La façon dont furent traités les déposants dans les cas de faillites bancaires souleva un vif débat en Hongrie. La plupart des dépôts réalisés dans les banques ayant fait faillite provenaient d'entreprises commerciales, d'autres banques, de gouvernements locaux ou d'autres établissements publics. Les quelques déposants privés touchés furent totalement remboursés par le programme de garantie gouvernementale, qui, cependant, ne couvrait pas les importants dépôts des sociétés, banques et autres institutions. Moins de 24 heures après la disparition de la Banque Ybl, les titulaires de dépôts formaient une "association de titulaires de comptes" afin d'agir en tant que groupe de pression pour la sauvegarde de leurs intérêts. En partie grâce au travail effectué par cette association, le gouvernement accepta finalement de rembourser à 100 pour cent tous les déposants de la Banque Ybl Ltd. à concurrence de 5 millions FOR par compte et à 40 pour cent pour les comptes dépassant cette limite. La totalité des pertes subies par les déposants après les faillites des banques commerciales au début des années 1990 ne fut pas publiée, mais on a estimé qu'au moins 5 milliards des fonds des investisseurs publics et privés furent perdus lors de ces faillites.

En dehors des remboursements en cas de faillite, l'Etat avait pris des dispositions pour intervenir auprès de trois petites banques commerciales - Iparbank, Konzumbank et Dunabank - afin de protéger leurs déposants contre les pertes. L'Agence pour les propriétés de l'Etat, qui s'occupait des privatisations, renfloua les banques et mit en place une nouvelle équipe de gestion dans chacun de ces établissements. La sécurité à long terme des dépôts dans les banques commerciales dépend, comme pour les coopératives d'épargne, du succès des dispositions prises pour maintenir la stabilité et la rentabilité du secteur. Ainsi, l'amélioration de la supervision bancaire, le programme de consolidation des prêts et la Loi de 1991 sont cruciales. Cependant. l'instabilité Qui s'est instaurée reste sérieuse dans un système où les principaux actionnaires bancaires sont aussi les principaux débiteurs et s'avèrent souvent les moins solvables. De plus, les programmes de consolidation semblent augmenter la part de participation de l'Etat, dans les banques plutôt que la diminuer.

En 1993, la création d'un Fonds National d'Assurance des Dépôts (NDIF) fut approuvée par le Parlement. La loi fut conçue en accord avec les directives de l'Union Européenne quant à un système d'assurance sur dépôt uniformisée. La fonction primaire du NDIF était de fournir une indemnité aux déposants dans le cas où leurs dépôts en Forint ou devises étrangères seraient bloqués pour cause de faillites bancaires. Le NDIF devait rembourser le principal et les intérêts accumulés sur les dépôts d'un établissement financier ayant fait faillite jusqu'à concurrence de 1 million FOR par banque et déposant. Les dépôts réalisés en devises étrangères devaient être remboursés en devises étrangères. Tous les types de comptes dépôts étaient couverts par l'assurance fournie par le NDIF. Ainsi, grâce à cette Loi, l'objectif des assurances sur dépôt s'étendait aux sociétés, contrairement au précédent système de garantie de l'Etat, qui ne couvrait que les ménages. Toutefois, elle introduisait aussi un plafond qui n'existait pas dans l'ancien système de garantie.

DONNÉES FOURNIES.
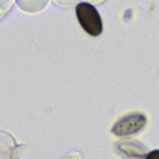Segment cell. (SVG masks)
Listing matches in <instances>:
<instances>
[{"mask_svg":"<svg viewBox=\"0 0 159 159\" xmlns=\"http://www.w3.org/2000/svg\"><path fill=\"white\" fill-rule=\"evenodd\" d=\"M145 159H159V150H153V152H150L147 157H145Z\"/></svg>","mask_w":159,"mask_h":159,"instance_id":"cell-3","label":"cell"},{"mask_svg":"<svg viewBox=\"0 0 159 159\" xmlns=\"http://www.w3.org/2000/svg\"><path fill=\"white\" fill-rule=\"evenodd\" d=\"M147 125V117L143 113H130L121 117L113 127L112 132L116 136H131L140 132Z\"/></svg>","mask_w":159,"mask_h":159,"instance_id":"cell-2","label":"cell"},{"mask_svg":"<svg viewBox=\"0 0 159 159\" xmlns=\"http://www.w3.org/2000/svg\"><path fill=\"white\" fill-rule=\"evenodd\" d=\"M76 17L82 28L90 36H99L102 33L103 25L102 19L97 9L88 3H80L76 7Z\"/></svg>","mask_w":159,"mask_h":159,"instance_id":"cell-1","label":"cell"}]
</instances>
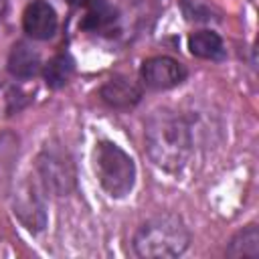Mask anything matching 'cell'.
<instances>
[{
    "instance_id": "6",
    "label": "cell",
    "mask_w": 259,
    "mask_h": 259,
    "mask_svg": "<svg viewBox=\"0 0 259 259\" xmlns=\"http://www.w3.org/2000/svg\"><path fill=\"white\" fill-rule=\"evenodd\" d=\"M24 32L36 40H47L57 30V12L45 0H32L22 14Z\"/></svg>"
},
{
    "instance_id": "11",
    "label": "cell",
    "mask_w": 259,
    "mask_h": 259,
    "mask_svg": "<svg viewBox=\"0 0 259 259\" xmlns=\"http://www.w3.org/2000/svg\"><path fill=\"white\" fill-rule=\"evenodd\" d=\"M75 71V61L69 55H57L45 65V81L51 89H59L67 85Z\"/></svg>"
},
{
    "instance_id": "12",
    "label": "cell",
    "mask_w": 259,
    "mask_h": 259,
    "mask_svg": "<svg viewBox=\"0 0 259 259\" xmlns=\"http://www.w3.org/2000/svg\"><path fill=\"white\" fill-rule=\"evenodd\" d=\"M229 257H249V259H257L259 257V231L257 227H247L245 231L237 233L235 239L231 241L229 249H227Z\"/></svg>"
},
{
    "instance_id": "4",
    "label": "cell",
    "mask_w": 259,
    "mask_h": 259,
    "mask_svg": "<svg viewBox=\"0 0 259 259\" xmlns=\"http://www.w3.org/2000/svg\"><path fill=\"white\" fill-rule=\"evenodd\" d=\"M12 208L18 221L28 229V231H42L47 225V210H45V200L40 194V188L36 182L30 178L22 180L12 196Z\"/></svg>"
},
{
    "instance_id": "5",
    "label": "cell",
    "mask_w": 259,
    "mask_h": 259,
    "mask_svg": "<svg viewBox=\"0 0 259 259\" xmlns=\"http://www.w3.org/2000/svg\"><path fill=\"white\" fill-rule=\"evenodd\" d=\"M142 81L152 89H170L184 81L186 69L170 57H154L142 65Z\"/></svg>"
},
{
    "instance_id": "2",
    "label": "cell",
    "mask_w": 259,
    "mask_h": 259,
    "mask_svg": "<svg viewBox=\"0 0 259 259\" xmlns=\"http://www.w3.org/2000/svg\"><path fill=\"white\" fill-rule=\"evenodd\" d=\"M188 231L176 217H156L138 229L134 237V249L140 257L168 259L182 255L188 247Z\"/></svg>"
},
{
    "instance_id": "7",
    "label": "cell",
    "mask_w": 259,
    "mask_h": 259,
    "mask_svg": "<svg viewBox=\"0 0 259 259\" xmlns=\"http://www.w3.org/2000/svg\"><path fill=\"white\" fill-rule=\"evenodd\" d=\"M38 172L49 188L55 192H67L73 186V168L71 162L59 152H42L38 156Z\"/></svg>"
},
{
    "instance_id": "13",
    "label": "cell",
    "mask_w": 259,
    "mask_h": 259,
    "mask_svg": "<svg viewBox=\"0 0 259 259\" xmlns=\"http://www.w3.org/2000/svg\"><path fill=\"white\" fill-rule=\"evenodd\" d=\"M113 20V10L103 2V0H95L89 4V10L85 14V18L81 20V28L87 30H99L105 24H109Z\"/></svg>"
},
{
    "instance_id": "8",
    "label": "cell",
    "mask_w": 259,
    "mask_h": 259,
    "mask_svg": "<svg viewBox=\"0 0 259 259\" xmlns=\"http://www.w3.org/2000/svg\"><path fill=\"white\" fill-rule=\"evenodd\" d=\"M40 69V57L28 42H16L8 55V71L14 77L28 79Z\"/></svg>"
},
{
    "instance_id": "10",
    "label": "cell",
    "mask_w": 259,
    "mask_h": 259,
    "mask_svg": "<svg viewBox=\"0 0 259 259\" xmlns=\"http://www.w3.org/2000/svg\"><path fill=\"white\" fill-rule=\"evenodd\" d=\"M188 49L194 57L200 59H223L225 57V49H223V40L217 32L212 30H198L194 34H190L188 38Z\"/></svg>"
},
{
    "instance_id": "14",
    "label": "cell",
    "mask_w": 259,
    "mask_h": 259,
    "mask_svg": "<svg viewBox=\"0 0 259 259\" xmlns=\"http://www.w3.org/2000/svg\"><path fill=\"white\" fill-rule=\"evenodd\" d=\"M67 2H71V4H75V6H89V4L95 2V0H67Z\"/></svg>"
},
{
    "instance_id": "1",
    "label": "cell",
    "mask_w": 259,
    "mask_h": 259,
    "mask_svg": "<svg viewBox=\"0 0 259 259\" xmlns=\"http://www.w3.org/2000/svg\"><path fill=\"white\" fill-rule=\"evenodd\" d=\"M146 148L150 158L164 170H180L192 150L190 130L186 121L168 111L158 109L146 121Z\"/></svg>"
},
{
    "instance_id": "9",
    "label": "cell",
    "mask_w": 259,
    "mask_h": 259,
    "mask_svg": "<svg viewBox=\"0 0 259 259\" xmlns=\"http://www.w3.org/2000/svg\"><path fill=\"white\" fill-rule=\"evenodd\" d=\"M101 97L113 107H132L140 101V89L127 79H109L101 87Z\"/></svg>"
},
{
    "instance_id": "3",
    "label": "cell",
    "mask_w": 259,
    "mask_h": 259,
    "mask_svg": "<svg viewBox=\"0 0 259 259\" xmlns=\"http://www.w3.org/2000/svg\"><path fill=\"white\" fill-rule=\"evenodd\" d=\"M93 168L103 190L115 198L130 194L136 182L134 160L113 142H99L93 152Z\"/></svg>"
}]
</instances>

---

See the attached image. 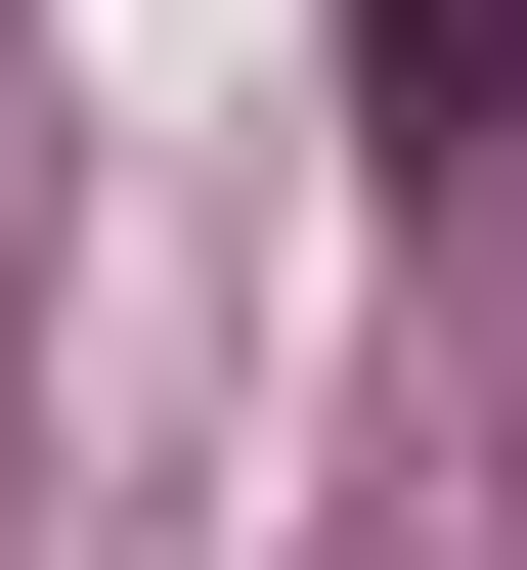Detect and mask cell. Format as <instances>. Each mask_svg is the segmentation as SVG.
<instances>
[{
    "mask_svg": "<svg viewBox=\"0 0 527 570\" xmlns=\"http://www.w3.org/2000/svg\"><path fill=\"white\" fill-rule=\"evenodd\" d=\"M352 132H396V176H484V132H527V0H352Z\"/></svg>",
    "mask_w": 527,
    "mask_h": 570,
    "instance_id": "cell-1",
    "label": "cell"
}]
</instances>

EXERCICES.
**a)** Selon le document sur les dépôts bancaires en Hongrie, quel plafond de remboursement la loi de 1993 fixait-elle au NDIF ?
**b)** Rédigez la suite du document sur la protection des dépôts bancaires en Hongrie, en partant de sa dernière phrase.
Les données viennent d'une autre source que le document.

RÉPONSES AUX EXERCICES.
**a)** Le NDIF devait rembourser jusqu'à 1 million FOR par banque et par déposant.

**b)**
Tous les établissements financiers acceptant les dépôts du public doivent adhérer au NDIF. Le droit d'admission initial est de 0,5 pour cent du capital souscrit de l'établissement. La prime annuelle d'assurance est en général de 0,2 pour cent maximum des dépôts assurés, mais elle peut être augmentée à 0,3 pour cent, si les opérations de l'établissement financier sont considérées comme risquées. Si les obligations en matière de remboursement sont susceptibles de dépasser le fonds de primes accumulées, le NDIF a la latitude d'emprunter sur le marché libre ou à la Banque Nationale de Hongrie. Ces emprunts peuvent être garantis par l'Etat, mais le remboursement doit être financé par des contributions extraordinaires des établissements membres. Le NDIF peut être utilisé afin d'assurer le financement des opérations de sauvetage si de telles opérations sont autorisées et soutenues par le bureau de Supervision Bancaire de l'Etat,

Le nouveau Fonds National d'Assurance des Dépôts a modernisé le système hongrois d'assurance sur dépôt Toutefois, il devrait être considéré comme le dernier stade de la protection et l'effort principal de protection des dépôts devrait porter sur la prévention des faillites bancaires grâce à la gestion correcte des établissements et à la supervision de leurs opérations. Lorsque le système bancaire à deux étages fut établi en 1987, l'industrie bancaire avait 12 000 employés. Moins de 10 pour cent de ces derniers étaient employés dans de "réelles" opérations de banques commerciales liées à des activités du commerce extérieur. A l'heure actuelle, le secteur emploie plus de 40 000 personnes. Les personnes ayant les compétences requises sont toujours aussi rares dans les domaines de l'évaluation du crédit, des risques de gestion et du suivi efficace des prêts. La situation représente un grand défi de formation et d'éducation pour le secteur bancaire hongrois.

3.3 Italie: la croissance du rôle du secteur privé dans le soutien aux banques

3.3.1. Système financier
3.3.2. Mécanismes d'intervention en soutien aux banques
3.3.3. Sécurité des dépôts

3.3.1. Système financier

La structure actuelle du secteur bancaire italien est principalement fondée sur une série de lois promulguées dans les années 30. Jusqu'à ce moment-là, le secteur financier avait subi des crises à répétition. De nombreuses banques étaient du type "tous services`'. Elles étaient des actionnaires importants dans la grande industrie et prenaient part à la gestion de ces entités industrielles. Une grande partie de ces investissements était illiquide et l'inadéquation des échéances était courante. La plupart des passifs des banques étaient représentés par des dépôts à court terme' alors que les actifs l'étaient par des prêts à long terme offerts à de grosses sociétés. Cette étroite relation entre les banques et les grandes entreprises, souvent fragiles, était une source permanente d'instabilité. Mais ce fut la faillite d'une banque importante, au début des années 20, qui conduisit définitivement à la réforme financière. Les autorités n'intervinrent pas dans cette importante faillite et des milliers de petits déposants perdirent la totalité de leur épargne. En conséquence, la part de l'épargne du système bancaire déclina durant les vingt années suivantes.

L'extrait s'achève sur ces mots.